And now we write… it has been a while. Of course life has been moving along, and all kinds of things have transpired. But I had left this blog/diary behind, I’m afraid. In review of the previous posts, I think it behooves me to get on the keyboard and share what I can to stir someones’ thoughts today.
I have a dear friend that had a breakdown. This happened a couple of years ago, and she is still recovering. I am sure I don’t know all of the story, or the extent of her struggle. I just know that I miss her. Terribly. I see the shell of the woman I knew, and I know she still cares for me. However, there is a space between us that I’m not quite sure how to cross. This is her journey, not mine. No matter how I believe in her, have desires for her well-being and hope for a return to our previous closeness, it is not up to me. Definitely not on my timeline! If I had that power, she would have come out of all her challenges within weeks, or days!
I will always be here for her. I cannot replace her friendship. She is such a unique and wonderful person, I am feeling pretty selfish to want her “back at it” for my own sake.

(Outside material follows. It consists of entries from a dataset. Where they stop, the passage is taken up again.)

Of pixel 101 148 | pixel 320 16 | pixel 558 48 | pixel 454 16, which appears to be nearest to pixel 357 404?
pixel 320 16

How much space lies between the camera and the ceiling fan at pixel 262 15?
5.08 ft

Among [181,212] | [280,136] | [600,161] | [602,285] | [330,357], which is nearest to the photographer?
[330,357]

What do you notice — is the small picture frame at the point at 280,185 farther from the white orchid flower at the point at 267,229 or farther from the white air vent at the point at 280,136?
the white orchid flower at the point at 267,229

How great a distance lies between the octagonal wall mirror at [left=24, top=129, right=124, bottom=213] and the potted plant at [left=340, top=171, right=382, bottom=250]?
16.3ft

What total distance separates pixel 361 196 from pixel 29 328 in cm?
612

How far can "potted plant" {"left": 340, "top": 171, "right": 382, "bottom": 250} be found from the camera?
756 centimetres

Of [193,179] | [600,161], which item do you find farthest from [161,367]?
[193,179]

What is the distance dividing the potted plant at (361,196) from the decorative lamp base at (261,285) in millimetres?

I have given her and her health to God. My faith knows that He is actively involved with her and her healing. My head (oh yes, so human!) wants to fire up the engines and get this happening. God knows every detail of her situation, and His timing is always perfect. It can be hard to understand what that timing is about. It isn’t about me… and my desire for her to be “back”. He is gently and carefully walking with her and bringing her into His understanding.
So no matter what, all of our paths are “to be determined” at any given moment. There is no “right time” that is bolted down and polished for approval. Over this time of watching and waiting I have been learning to wait upon God. That doesn’t mean I’m sitting around doing nothing… It means I am resting in His promises. Allowing Him the time to orchestrate the symphony. Creating space for the tapestry to unfold. For her. For me. In all ways.
Meanwhile, I take her to coffee every so often. See her at social gatherings now and then. Hug her, share my feelings of love for her. Make sure she knows I’m here for her when the time for her eventual return to wholeness has finally been determined.